The Most Dangerous Mistake Looks Professional Until It Isn’t

In over 40 years of commercial diving and salvage experience, the most dangerous mistakes are rarely made by careless divers. They’re made by experienced, professional-looking divers who skipped one step.

This is the story of the closed valve — and why a complete pre-dive checklist isn’t optional.

Most Skipped?

Picture a diver who is fully geared up, looking sharp, performing their final checks on the surface. Everything looks right. The SPG needle doesn’t move when they take a breath, so they assume they’re good. They enter the water.

At depth, the increased ambient pressure demands a higher volume of air per breath. The tank valve — only partially open — can’t supply enough flow. The diver suddenly feels like they’re breathing through a clogged straw, or has run out of air entirely, despite the gauge still showing pressure.

The tank was never fully open. Someone “helped” by turning the valve all the way open and then back a quarter-turn — a legacy habit meant to protect the valve — and the diver assumed it was fully on.

This is one of the most preventable emergencies in diving. It is also one of the most common.

GIVEN INFORMATION –
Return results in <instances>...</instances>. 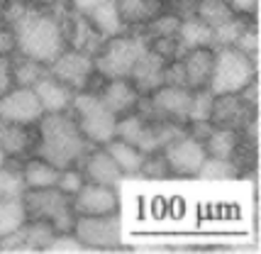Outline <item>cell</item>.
Listing matches in <instances>:
<instances>
[{"mask_svg": "<svg viewBox=\"0 0 261 254\" xmlns=\"http://www.w3.org/2000/svg\"><path fill=\"white\" fill-rule=\"evenodd\" d=\"M239 173V169L232 164V159H217V157H205V162L198 169V179L203 181H227L234 179Z\"/></svg>", "mask_w": 261, "mask_h": 254, "instance_id": "30", "label": "cell"}, {"mask_svg": "<svg viewBox=\"0 0 261 254\" xmlns=\"http://www.w3.org/2000/svg\"><path fill=\"white\" fill-rule=\"evenodd\" d=\"M164 86H183V88H188L183 61H173L171 66H169V64L164 66Z\"/></svg>", "mask_w": 261, "mask_h": 254, "instance_id": "39", "label": "cell"}, {"mask_svg": "<svg viewBox=\"0 0 261 254\" xmlns=\"http://www.w3.org/2000/svg\"><path fill=\"white\" fill-rule=\"evenodd\" d=\"M71 3H73V8L83 15V12H88L91 8H95L98 3H102V0H71Z\"/></svg>", "mask_w": 261, "mask_h": 254, "instance_id": "43", "label": "cell"}, {"mask_svg": "<svg viewBox=\"0 0 261 254\" xmlns=\"http://www.w3.org/2000/svg\"><path fill=\"white\" fill-rule=\"evenodd\" d=\"M256 76H259V64L251 61L244 52H239L237 46H217L207 88L215 95L239 93Z\"/></svg>", "mask_w": 261, "mask_h": 254, "instance_id": "3", "label": "cell"}, {"mask_svg": "<svg viewBox=\"0 0 261 254\" xmlns=\"http://www.w3.org/2000/svg\"><path fill=\"white\" fill-rule=\"evenodd\" d=\"M191 3H195V0H191Z\"/></svg>", "mask_w": 261, "mask_h": 254, "instance_id": "46", "label": "cell"}, {"mask_svg": "<svg viewBox=\"0 0 261 254\" xmlns=\"http://www.w3.org/2000/svg\"><path fill=\"white\" fill-rule=\"evenodd\" d=\"M256 115V110L249 108L239 98V93H225V95H215L213 103V113H210V122L217 127H229V130H239Z\"/></svg>", "mask_w": 261, "mask_h": 254, "instance_id": "15", "label": "cell"}, {"mask_svg": "<svg viewBox=\"0 0 261 254\" xmlns=\"http://www.w3.org/2000/svg\"><path fill=\"white\" fill-rule=\"evenodd\" d=\"M195 17H200L205 24L217 27V24H225L227 20L237 17L239 12L229 5L227 0H195Z\"/></svg>", "mask_w": 261, "mask_h": 254, "instance_id": "27", "label": "cell"}, {"mask_svg": "<svg viewBox=\"0 0 261 254\" xmlns=\"http://www.w3.org/2000/svg\"><path fill=\"white\" fill-rule=\"evenodd\" d=\"M91 151V142L83 137L76 120L64 113H44L39 117V144L37 157L54 164L57 169H68Z\"/></svg>", "mask_w": 261, "mask_h": 254, "instance_id": "2", "label": "cell"}, {"mask_svg": "<svg viewBox=\"0 0 261 254\" xmlns=\"http://www.w3.org/2000/svg\"><path fill=\"white\" fill-rule=\"evenodd\" d=\"M161 154H164V159L169 164V171L176 173V176H195L200 164L207 157L203 142H198L191 135H183V137L169 142L161 149Z\"/></svg>", "mask_w": 261, "mask_h": 254, "instance_id": "11", "label": "cell"}, {"mask_svg": "<svg viewBox=\"0 0 261 254\" xmlns=\"http://www.w3.org/2000/svg\"><path fill=\"white\" fill-rule=\"evenodd\" d=\"M12 49H15L12 32H10V30H5V27L0 24V57H3V54H10Z\"/></svg>", "mask_w": 261, "mask_h": 254, "instance_id": "42", "label": "cell"}, {"mask_svg": "<svg viewBox=\"0 0 261 254\" xmlns=\"http://www.w3.org/2000/svg\"><path fill=\"white\" fill-rule=\"evenodd\" d=\"M115 3H117L120 17L127 27L147 24L154 15H159L161 8V3H154V0H115Z\"/></svg>", "mask_w": 261, "mask_h": 254, "instance_id": "25", "label": "cell"}, {"mask_svg": "<svg viewBox=\"0 0 261 254\" xmlns=\"http://www.w3.org/2000/svg\"><path fill=\"white\" fill-rule=\"evenodd\" d=\"M71 232L86 249H115V247H120L122 225H120L117 213L79 215Z\"/></svg>", "mask_w": 261, "mask_h": 254, "instance_id": "7", "label": "cell"}, {"mask_svg": "<svg viewBox=\"0 0 261 254\" xmlns=\"http://www.w3.org/2000/svg\"><path fill=\"white\" fill-rule=\"evenodd\" d=\"M203 147L207 157H217V159H232L237 154L239 147V130H229V127H213V132L203 139Z\"/></svg>", "mask_w": 261, "mask_h": 254, "instance_id": "24", "label": "cell"}, {"mask_svg": "<svg viewBox=\"0 0 261 254\" xmlns=\"http://www.w3.org/2000/svg\"><path fill=\"white\" fill-rule=\"evenodd\" d=\"M32 91L37 93V98H39L44 113H64V110L71 108V100H73V95H76L73 88H68L66 83H61L59 79H54L51 73L44 76L42 81L34 83Z\"/></svg>", "mask_w": 261, "mask_h": 254, "instance_id": "19", "label": "cell"}, {"mask_svg": "<svg viewBox=\"0 0 261 254\" xmlns=\"http://www.w3.org/2000/svg\"><path fill=\"white\" fill-rule=\"evenodd\" d=\"M125 173L120 171V166L115 159L108 154V149L100 144V149H91L86 154V164H83V179L93 181V184L102 186H117L122 181Z\"/></svg>", "mask_w": 261, "mask_h": 254, "instance_id": "17", "label": "cell"}, {"mask_svg": "<svg viewBox=\"0 0 261 254\" xmlns=\"http://www.w3.org/2000/svg\"><path fill=\"white\" fill-rule=\"evenodd\" d=\"M227 3L239 15H256L259 10V0H227Z\"/></svg>", "mask_w": 261, "mask_h": 254, "instance_id": "41", "label": "cell"}, {"mask_svg": "<svg viewBox=\"0 0 261 254\" xmlns=\"http://www.w3.org/2000/svg\"><path fill=\"white\" fill-rule=\"evenodd\" d=\"M12 88V59L10 54L0 57V95Z\"/></svg>", "mask_w": 261, "mask_h": 254, "instance_id": "40", "label": "cell"}, {"mask_svg": "<svg viewBox=\"0 0 261 254\" xmlns=\"http://www.w3.org/2000/svg\"><path fill=\"white\" fill-rule=\"evenodd\" d=\"M139 173H142V176H149V179H166V176H171L169 164H166V159H164L161 151L147 154V157H144V164H142V169H139Z\"/></svg>", "mask_w": 261, "mask_h": 254, "instance_id": "37", "label": "cell"}, {"mask_svg": "<svg viewBox=\"0 0 261 254\" xmlns=\"http://www.w3.org/2000/svg\"><path fill=\"white\" fill-rule=\"evenodd\" d=\"M83 184H86L83 171L73 169V166H68V169H61V173H59L57 188L61 191V193H66V196H73V193H76V191H79Z\"/></svg>", "mask_w": 261, "mask_h": 254, "instance_id": "38", "label": "cell"}, {"mask_svg": "<svg viewBox=\"0 0 261 254\" xmlns=\"http://www.w3.org/2000/svg\"><path fill=\"white\" fill-rule=\"evenodd\" d=\"M115 137L125 139L129 144H135L137 149H142L144 154H154L159 149V142H156V130L154 122L144 117L142 113H127L122 120H117L115 125Z\"/></svg>", "mask_w": 261, "mask_h": 254, "instance_id": "14", "label": "cell"}, {"mask_svg": "<svg viewBox=\"0 0 261 254\" xmlns=\"http://www.w3.org/2000/svg\"><path fill=\"white\" fill-rule=\"evenodd\" d=\"M27 186L22 181V171L0 166V200H22Z\"/></svg>", "mask_w": 261, "mask_h": 254, "instance_id": "32", "label": "cell"}, {"mask_svg": "<svg viewBox=\"0 0 261 254\" xmlns=\"http://www.w3.org/2000/svg\"><path fill=\"white\" fill-rule=\"evenodd\" d=\"M100 100L120 117V115H127V113L137 110V105H139V91L127 79H110L100 93Z\"/></svg>", "mask_w": 261, "mask_h": 254, "instance_id": "20", "label": "cell"}, {"mask_svg": "<svg viewBox=\"0 0 261 254\" xmlns=\"http://www.w3.org/2000/svg\"><path fill=\"white\" fill-rule=\"evenodd\" d=\"M247 20L244 17H232V20H227L225 24H217V27H213V49H217V46H234V42H237V37L242 35V30L247 27Z\"/></svg>", "mask_w": 261, "mask_h": 254, "instance_id": "33", "label": "cell"}, {"mask_svg": "<svg viewBox=\"0 0 261 254\" xmlns=\"http://www.w3.org/2000/svg\"><path fill=\"white\" fill-rule=\"evenodd\" d=\"M73 120L79 130L83 132V137L91 144H105L115 137V125H117V115L108 105L100 100V95L95 93H76L73 100Z\"/></svg>", "mask_w": 261, "mask_h": 254, "instance_id": "6", "label": "cell"}, {"mask_svg": "<svg viewBox=\"0 0 261 254\" xmlns=\"http://www.w3.org/2000/svg\"><path fill=\"white\" fill-rule=\"evenodd\" d=\"M83 15L88 17V22L93 24V30H95L98 35H102L105 39L122 35L127 30V24L122 22L115 0H102V3H98V5L91 8L88 12H83Z\"/></svg>", "mask_w": 261, "mask_h": 254, "instance_id": "21", "label": "cell"}, {"mask_svg": "<svg viewBox=\"0 0 261 254\" xmlns=\"http://www.w3.org/2000/svg\"><path fill=\"white\" fill-rule=\"evenodd\" d=\"M3 20H8L10 24L15 49L20 52V57L37 59L49 66L66 49V32L49 12L10 0L8 10H3Z\"/></svg>", "mask_w": 261, "mask_h": 254, "instance_id": "1", "label": "cell"}, {"mask_svg": "<svg viewBox=\"0 0 261 254\" xmlns=\"http://www.w3.org/2000/svg\"><path fill=\"white\" fill-rule=\"evenodd\" d=\"M24 213L30 220H44L57 232H71L76 213L71 208V196L61 193L57 186L49 188H27L22 196Z\"/></svg>", "mask_w": 261, "mask_h": 254, "instance_id": "4", "label": "cell"}, {"mask_svg": "<svg viewBox=\"0 0 261 254\" xmlns=\"http://www.w3.org/2000/svg\"><path fill=\"white\" fill-rule=\"evenodd\" d=\"M95 64H93V54L83 52V49H64L51 64H49V73L66 83L73 91H83L88 81H91Z\"/></svg>", "mask_w": 261, "mask_h": 254, "instance_id": "10", "label": "cell"}, {"mask_svg": "<svg viewBox=\"0 0 261 254\" xmlns=\"http://www.w3.org/2000/svg\"><path fill=\"white\" fill-rule=\"evenodd\" d=\"M59 173L61 169H57L54 164L44 162V159H32L24 164L22 181L27 188H49V186H57Z\"/></svg>", "mask_w": 261, "mask_h": 254, "instance_id": "26", "label": "cell"}, {"mask_svg": "<svg viewBox=\"0 0 261 254\" xmlns=\"http://www.w3.org/2000/svg\"><path fill=\"white\" fill-rule=\"evenodd\" d=\"M102 147L108 149V154L115 159V164L120 166L122 173H139L142 164H144V157H147L142 149H137L135 144H129V142H125L120 137H113L110 142H105Z\"/></svg>", "mask_w": 261, "mask_h": 254, "instance_id": "23", "label": "cell"}, {"mask_svg": "<svg viewBox=\"0 0 261 254\" xmlns=\"http://www.w3.org/2000/svg\"><path fill=\"white\" fill-rule=\"evenodd\" d=\"M57 230L44 220H24L10 235L0 237V249H49Z\"/></svg>", "mask_w": 261, "mask_h": 254, "instance_id": "13", "label": "cell"}, {"mask_svg": "<svg viewBox=\"0 0 261 254\" xmlns=\"http://www.w3.org/2000/svg\"><path fill=\"white\" fill-rule=\"evenodd\" d=\"M234 46H237L239 52H244L251 61H256V64H259V30H256V27L247 24V27L242 30V35L237 37Z\"/></svg>", "mask_w": 261, "mask_h": 254, "instance_id": "36", "label": "cell"}, {"mask_svg": "<svg viewBox=\"0 0 261 254\" xmlns=\"http://www.w3.org/2000/svg\"><path fill=\"white\" fill-rule=\"evenodd\" d=\"M0 24H3V5H0Z\"/></svg>", "mask_w": 261, "mask_h": 254, "instance_id": "44", "label": "cell"}, {"mask_svg": "<svg viewBox=\"0 0 261 254\" xmlns=\"http://www.w3.org/2000/svg\"><path fill=\"white\" fill-rule=\"evenodd\" d=\"M149 46V42L144 37L137 35H117L110 37L102 49L93 57L95 71L105 76V79H129V71L137 64V59L144 54V49Z\"/></svg>", "mask_w": 261, "mask_h": 254, "instance_id": "5", "label": "cell"}, {"mask_svg": "<svg viewBox=\"0 0 261 254\" xmlns=\"http://www.w3.org/2000/svg\"><path fill=\"white\" fill-rule=\"evenodd\" d=\"M183 69H186V81L188 88H205L213 73V61H215V49L213 46H198V49H188L183 52Z\"/></svg>", "mask_w": 261, "mask_h": 254, "instance_id": "18", "label": "cell"}, {"mask_svg": "<svg viewBox=\"0 0 261 254\" xmlns=\"http://www.w3.org/2000/svg\"><path fill=\"white\" fill-rule=\"evenodd\" d=\"M178 24H181V17H178V15H154L144 27H147L149 37L156 39V37H176Z\"/></svg>", "mask_w": 261, "mask_h": 254, "instance_id": "35", "label": "cell"}, {"mask_svg": "<svg viewBox=\"0 0 261 254\" xmlns=\"http://www.w3.org/2000/svg\"><path fill=\"white\" fill-rule=\"evenodd\" d=\"M213 103H215V93L210 91L207 86H205V88H195V91H193V98H191L188 122H195V120H210Z\"/></svg>", "mask_w": 261, "mask_h": 254, "instance_id": "34", "label": "cell"}, {"mask_svg": "<svg viewBox=\"0 0 261 254\" xmlns=\"http://www.w3.org/2000/svg\"><path fill=\"white\" fill-rule=\"evenodd\" d=\"M154 3H164V0H154Z\"/></svg>", "mask_w": 261, "mask_h": 254, "instance_id": "45", "label": "cell"}, {"mask_svg": "<svg viewBox=\"0 0 261 254\" xmlns=\"http://www.w3.org/2000/svg\"><path fill=\"white\" fill-rule=\"evenodd\" d=\"M44 76H49V66L37 61V59L22 57L20 61H12V83L15 86H24L32 88L37 81H42Z\"/></svg>", "mask_w": 261, "mask_h": 254, "instance_id": "28", "label": "cell"}, {"mask_svg": "<svg viewBox=\"0 0 261 254\" xmlns=\"http://www.w3.org/2000/svg\"><path fill=\"white\" fill-rule=\"evenodd\" d=\"M42 115H44L42 103H39V98H37V93L32 88L15 86V88L0 95V122L27 127L39 122Z\"/></svg>", "mask_w": 261, "mask_h": 254, "instance_id": "9", "label": "cell"}, {"mask_svg": "<svg viewBox=\"0 0 261 254\" xmlns=\"http://www.w3.org/2000/svg\"><path fill=\"white\" fill-rule=\"evenodd\" d=\"M176 39H178V46L181 52H188V49H198V46H213V27L205 24L200 17H181V24H178V32H176Z\"/></svg>", "mask_w": 261, "mask_h": 254, "instance_id": "22", "label": "cell"}, {"mask_svg": "<svg viewBox=\"0 0 261 254\" xmlns=\"http://www.w3.org/2000/svg\"><path fill=\"white\" fill-rule=\"evenodd\" d=\"M24 220H27V213H24L22 200H0V237L10 235Z\"/></svg>", "mask_w": 261, "mask_h": 254, "instance_id": "31", "label": "cell"}, {"mask_svg": "<svg viewBox=\"0 0 261 254\" xmlns=\"http://www.w3.org/2000/svg\"><path fill=\"white\" fill-rule=\"evenodd\" d=\"M164 66L166 59L161 57L159 52H154L151 46L144 49V54L137 59V64L129 71V79L139 93H151L159 86H164Z\"/></svg>", "mask_w": 261, "mask_h": 254, "instance_id": "16", "label": "cell"}, {"mask_svg": "<svg viewBox=\"0 0 261 254\" xmlns=\"http://www.w3.org/2000/svg\"><path fill=\"white\" fill-rule=\"evenodd\" d=\"M30 144H32V137L24 130V125L3 122V127H0V147L8 157H22L24 151L30 149Z\"/></svg>", "mask_w": 261, "mask_h": 254, "instance_id": "29", "label": "cell"}, {"mask_svg": "<svg viewBox=\"0 0 261 254\" xmlns=\"http://www.w3.org/2000/svg\"><path fill=\"white\" fill-rule=\"evenodd\" d=\"M191 98L193 91L183 88V86H159L156 91H151V98H147L139 105L144 108V117H159V120H173V122H186L188 110H191Z\"/></svg>", "mask_w": 261, "mask_h": 254, "instance_id": "8", "label": "cell"}, {"mask_svg": "<svg viewBox=\"0 0 261 254\" xmlns=\"http://www.w3.org/2000/svg\"><path fill=\"white\" fill-rule=\"evenodd\" d=\"M71 208H73L76 215H105V213H117L120 200H117L115 186L86 181L71 196Z\"/></svg>", "mask_w": 261, "mask_h": 254, "instance_id": "12", "label": "cell"}]
</instances>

EXERCISE INSTRUCTIONS – In the diving safety article, what did someone do to the tank valve that left it not fully open? The material can be set aside; nothing here depends on it.

FINISHED EXERCISE – They turned it all the way open and then back a quarter-turn.